TEXT SHOWN:

■ ■ ■ ■

We had a refueling stop at Weaverville, at a reasonable time of the morning, and then on to Red Bluff. Everything was as good as it gets. Then on the first long hill east of Douglas City, a horrendous clank-clank-clank sound began emitting from the engine compartment. It was the prelude to the newly overhauled engine sounding out its final death rattle; a piston rod was demanding attention. What does a person do when he is setting on a hill, beside a roadway, in a broken-down vehicle that contains almost every material possession he owns? First he devotes about ten minutes of remembering and thinking about the person and the company that leased him the vehicle. That's when the journey got more interesting. Approximately thirty minutes later, a life saver in a Department Of Transportation (DOT) truck arrived. His greeting, "Having trouble?" That was undoubtedly the most understatement that any person could have made. I don't recall if I gave him a complete answer, but he did drive me to a telephone in Douglas City.
I phoned the Redding CHP Dispatcher in hopes that someone would contact the leasing company in Redding where I was scheduled to leave the vehicle. Another angel who was devoid of wings, but was clad in the uniform of a CHP Captain answered. He dispatched the resident CHP officer to return me to the sorry mess of a truck and began making calls to the leasing companies in both Redding and Eureka. He was the ideal person to have on my side because he seemed to have enough clout to finally get the people in Eureka and Redding in gear. The Redding lease company, after playing fool around for what seemed like hours, finally dispatched a truck to my location.

■ ■ ■ ■

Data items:

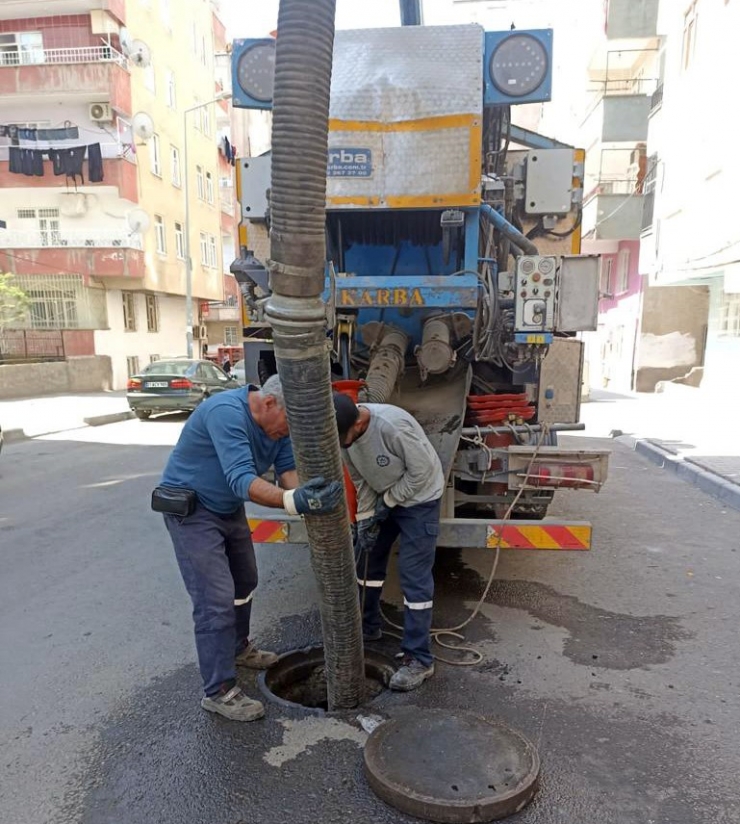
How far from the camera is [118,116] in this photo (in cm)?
2095

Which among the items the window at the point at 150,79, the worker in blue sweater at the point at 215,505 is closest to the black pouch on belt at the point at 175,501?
the worker in blue sweater at the point at 215,505

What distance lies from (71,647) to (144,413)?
10935mm

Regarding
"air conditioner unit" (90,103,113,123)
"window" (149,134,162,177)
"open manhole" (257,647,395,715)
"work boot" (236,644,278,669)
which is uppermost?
"air conditioner unit" (90,103,113,123)

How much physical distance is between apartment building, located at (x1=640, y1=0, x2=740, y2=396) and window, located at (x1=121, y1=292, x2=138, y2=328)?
17785mm

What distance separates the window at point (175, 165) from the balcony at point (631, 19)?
16.7m

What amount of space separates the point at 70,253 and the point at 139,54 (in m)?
7.52

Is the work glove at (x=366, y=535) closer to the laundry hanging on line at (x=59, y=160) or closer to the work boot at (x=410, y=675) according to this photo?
the work boot at (x=410, y=675)

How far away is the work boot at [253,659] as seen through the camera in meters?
3.33

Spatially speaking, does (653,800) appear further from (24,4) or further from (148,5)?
(148,5)

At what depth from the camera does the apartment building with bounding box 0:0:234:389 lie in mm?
20500

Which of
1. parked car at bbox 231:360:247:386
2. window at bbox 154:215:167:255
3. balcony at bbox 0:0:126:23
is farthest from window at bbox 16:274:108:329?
balcony at bbox 0:0:126:23

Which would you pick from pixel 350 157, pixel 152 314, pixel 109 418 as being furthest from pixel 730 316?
pixel 152 314


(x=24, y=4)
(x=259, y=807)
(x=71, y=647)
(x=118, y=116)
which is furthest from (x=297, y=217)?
(x=24, y=4)

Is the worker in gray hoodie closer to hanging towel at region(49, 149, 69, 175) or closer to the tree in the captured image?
the tree
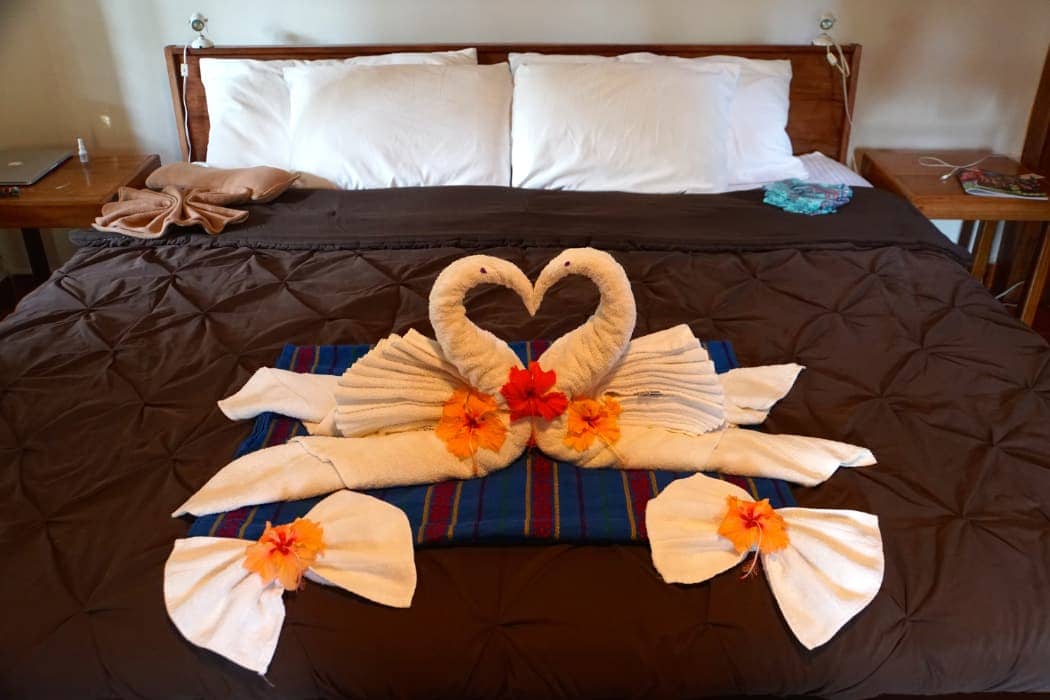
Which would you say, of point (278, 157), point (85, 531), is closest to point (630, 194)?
point (278, 157)

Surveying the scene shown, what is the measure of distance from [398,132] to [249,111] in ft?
1.55

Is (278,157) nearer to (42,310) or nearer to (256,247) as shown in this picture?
(256,247)

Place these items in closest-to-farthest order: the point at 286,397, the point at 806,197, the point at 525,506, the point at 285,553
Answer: the point at 285,553 < the point at 525,506 < the point at 286,397 < the point at 806,197

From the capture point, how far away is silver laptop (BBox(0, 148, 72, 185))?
7.77 ft

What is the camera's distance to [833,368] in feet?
4.96

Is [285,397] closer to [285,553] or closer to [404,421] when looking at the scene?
[404,421]

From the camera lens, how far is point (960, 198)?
7.65 ft

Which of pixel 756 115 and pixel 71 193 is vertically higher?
pixel 756 115

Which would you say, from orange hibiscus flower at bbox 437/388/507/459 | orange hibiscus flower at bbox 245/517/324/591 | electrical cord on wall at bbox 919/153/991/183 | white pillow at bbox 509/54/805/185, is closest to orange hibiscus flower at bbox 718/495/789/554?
orange hibiscus flower at bbox 437/388/507/459

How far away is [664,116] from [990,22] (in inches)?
45.7

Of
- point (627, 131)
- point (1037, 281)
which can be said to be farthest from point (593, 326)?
point (1037, 281)

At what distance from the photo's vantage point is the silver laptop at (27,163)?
2.37 metres

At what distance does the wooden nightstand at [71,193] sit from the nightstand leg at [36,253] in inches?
12.6

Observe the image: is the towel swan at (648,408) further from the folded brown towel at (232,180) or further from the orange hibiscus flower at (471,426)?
the folded brown towel at (232,180)
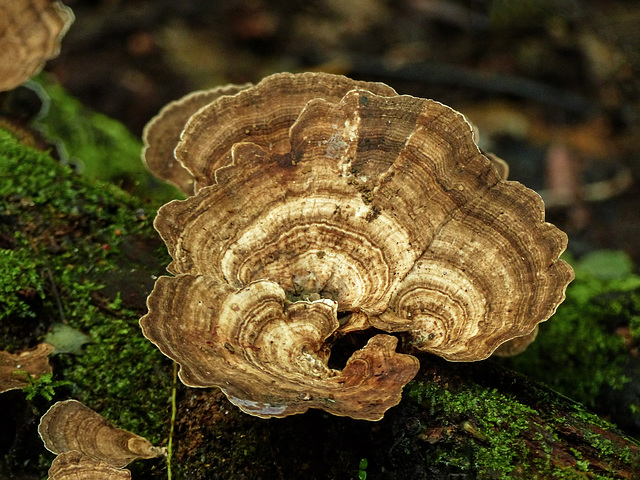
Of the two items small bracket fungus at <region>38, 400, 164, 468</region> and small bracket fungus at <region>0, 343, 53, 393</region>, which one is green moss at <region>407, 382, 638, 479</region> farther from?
small bracket fungus at <region>0, 343, 53, 393</region>

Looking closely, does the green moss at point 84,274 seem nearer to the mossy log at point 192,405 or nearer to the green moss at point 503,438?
the mossy log at point 192,405

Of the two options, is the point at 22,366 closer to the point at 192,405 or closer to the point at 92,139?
the point at 192,405

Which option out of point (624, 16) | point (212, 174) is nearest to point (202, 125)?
point (212, 174)

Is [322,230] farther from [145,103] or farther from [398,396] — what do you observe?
[145,103]

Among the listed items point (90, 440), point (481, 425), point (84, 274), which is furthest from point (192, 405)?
point (481, 425)

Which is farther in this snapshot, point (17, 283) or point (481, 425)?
point (17, 283)

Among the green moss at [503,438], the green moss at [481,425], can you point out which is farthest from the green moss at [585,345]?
the green moss at [481,425]

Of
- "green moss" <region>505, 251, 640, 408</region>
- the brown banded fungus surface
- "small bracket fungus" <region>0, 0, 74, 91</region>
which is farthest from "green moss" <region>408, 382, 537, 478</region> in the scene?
"small bracket fungus" <region>0, 0, 74, 91</region>
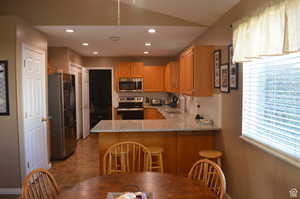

■ ■ ■ ■

BRIEF A: Check each statement against the truck breakdown story and say yes or no, quoting the words that settle it: (i) The refueling stop was made at Red Bluff. (ii) A DOT truck showed up roughly half an hour after the breakdown. (iii) The CHP Captain called leasing companies in both Redding and Eureka.
BRIEF B: Write the next part of the truck breakdown story, starting right after its last sentence.

RESPONSE AREA A:
(i) No: "We had a refueling stop at Weaverville"
(ii) Yes: "Approximately thirty minutes later, a life saver in a Department Of Transportation (DOT) truck arrived."
(iii) Yes: "began making calls to the leasing companies in both Redding and Eureka."

RESPONSE AREA B:
All the time that I was experiencing my woes, the rest of the family had stopped at Whiskeytown to await my arrival. That vehicle contained three humans, two dogs, two cats and one TV set. When it was obvious that I was running late, they headed back Westbound to perhaps effect a rescue. Westbound was a steep climb up Buckhorn Summit. Wait, the story isn't over. The carburetor on the engine vapor-locked. Once again it was DOT to the rescue with some sage advice as what to do with a Bad/Order (B/O) Studebaker. That is why I liken it to Hannibal because all day long there was radio traffic as to what was happening to Wills? What a perfect time to make book. Would he arrive in Red Bluff that day, and at what time?
When the truck arrived from Redding, it created some more somber questions, what to do? Would anyone like to spend the rest of the day and part of the night beside a roadway, unloading furniture from a truck onto another truck? Color me out! The answer, chain the Redding vehicle behind the B/O vehicle and use its brakes to descend the hills. (The B/O vehicle had lost its power steering and power brakes) At the bottom of the hills, chain the Redding vehicle to the front and tow the B/O vehicle. And, on we went to Red Bluff. We did arrive that day, but most of the daylight was long gone. Of course, the unloading had to be without the assist of a power lift tailgate. And too, the truck couldn't be backed into a position in front of the house. The unloading was done in a field to the rear of the house. Not only did we get to unload, but we also got to carry.
Would it have been easier to have stayed in Fortuna with my newly found impairment where everyday was a challenge as to where will the next breath come from, and will there be one? I won't even attempt an answer but maybe the journey would have been easier with an elephant.